When you stream, the usage object only appears in a final chunk if you opt in. Set stream_options.include_usage: true in the request:

import httpx, json
 
with httpx.stream(
    "POST",
    "https://hnd1.aihub.zeabur.ai/v1/chat/completions",
    headers={"Authorization": "Bearer YOUR_ZEABUR_API_KEY"},
    json={
        "model": "claude-sonnet-4-5",
        "messages": [{"role": "user", "content": "Hello"}],
        "max_tokens": 32,
        "stream": True,
        "stream_options": {"include_usage": True},
    },
    timeout=60.0,
) as r:
    final_usage = None
    for line in r.iter_lines():
        if not line.startswith("data: "):
            continue
        payload = line[len("data: "):]
        if payload == "[DONE]":
            break
        chunk = json.loads(payload)
        if chunk.get("usage"):
            final_usage = chunk["usage"]
        # ...your existing token-by-token handling...
    print("final usage:", final_usage)

Without stream_options.include_usage, the streaming response carries no usage object at all.

Tracing a specific call

To investigate a particular request after the fact — for example, when diagnosing an unexpected response, reconciling a charge, or correlating with application-side logs — use the completion ID returned in the response body as id:

resp = client.chat.completions.create(...)
print("request id:", resp.id)
# chatcmpl-715764bf-675d-4d95-bbdc-80c037c8ce3f
⚠️

Always use response.id. Do not use the x-litellm-call-id header — that value is an internal trace identifier used during request routing and is not persisted to spend logs, so lookups by it will yield no result.

In the Zeabur Dashboard, open the AI Hub page, expand the relevant daily spend log, and click the info icon on any row. The detail dialog displays the Request ID alongside a copy action; this value is identical to response.id.

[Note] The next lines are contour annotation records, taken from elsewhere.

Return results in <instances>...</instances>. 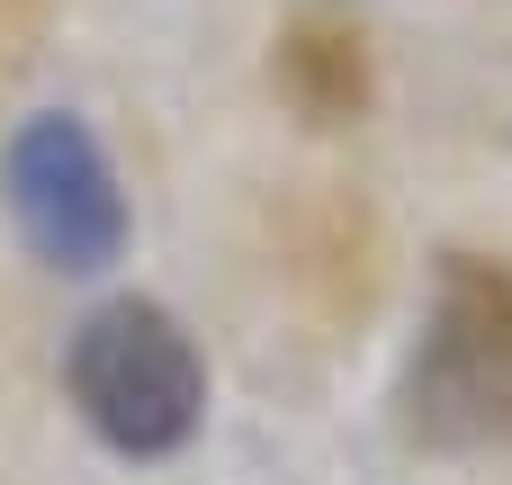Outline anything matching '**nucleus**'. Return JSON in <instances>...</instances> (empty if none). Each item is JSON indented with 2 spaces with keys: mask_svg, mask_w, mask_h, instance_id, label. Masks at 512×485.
<instances>
[{
  "mask_svg": "<svg viewBox=\"0 0 512 485\" xmlns=\"http://www.w3.org/2000/svg\"><path fill=\"white\" fill-rule=\"evenodd\" d=\"M63 387L81 405V423L117 450V459H171L198 414H207V369L198 342L180 333L171 306L153 297H108L72 324L63 351Z\"/></svg>",
  "mask_w": 512,
  "mask_h": 485,
  "instance_id": "obj_1",
  "label": "nucleus"
},
{
  "mask_svg": "<svg viewBox=\"0 0 512 485\" xmlns=\"http://www.w3.org/2000/svg\"><path fill=\"white\" fill-rule=\"evenodd\" d=\"M0 198L9 225L27 234V252L63 279H90L126 252V189L99 153V135L81 117H27L0 153Z\"/></svg>",
  "mask_w": 512,
  "mask_h": 485,
  "instance_id": "obj_3",
  "label": "nucleus"
},
{
  "mask_svg": "<svg viewBox=\"0 0 512 485\" xmlns=\"http://www.w3.org/2000/svg\"><path fill=\"white\" fill-rule=\"evenodd\" d=\"M405 423L432 450L512 441V279L450 261L423 306V342L405 360Z\"/></svg>",
  "mask_w": 512,
  "mask_h": 485,
  "instance_id": "obj_2",
  "label": "nucleus"
}]
</instances>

Cache-served responses carry a derived suffix

When LiteLLM serves an entire response from its response cache (indicated by a “served from cache” badge in the Dashboard and cost = 0), the recorded ID is the original ID with a _cache_hit<timestamp> suffix appended:

chatcmpl-2ec370dd-83a6-41b4-817c-1646c57034bc_cache_hit1779350469.4126954

The original request and the cache-served replay are recorded as separate entries in the spend log, sharing the underlying UUID prefix. This allows aggregation by prefix to determine how many times a given prompt was served from cache.

Historical usage

For per-day totals and a searchable log of every call, use the AI Hub page on the Zeabur Dashboard. The headers and body fields above are for in-process accounting; the Dashboard is for after-the-fact inspection.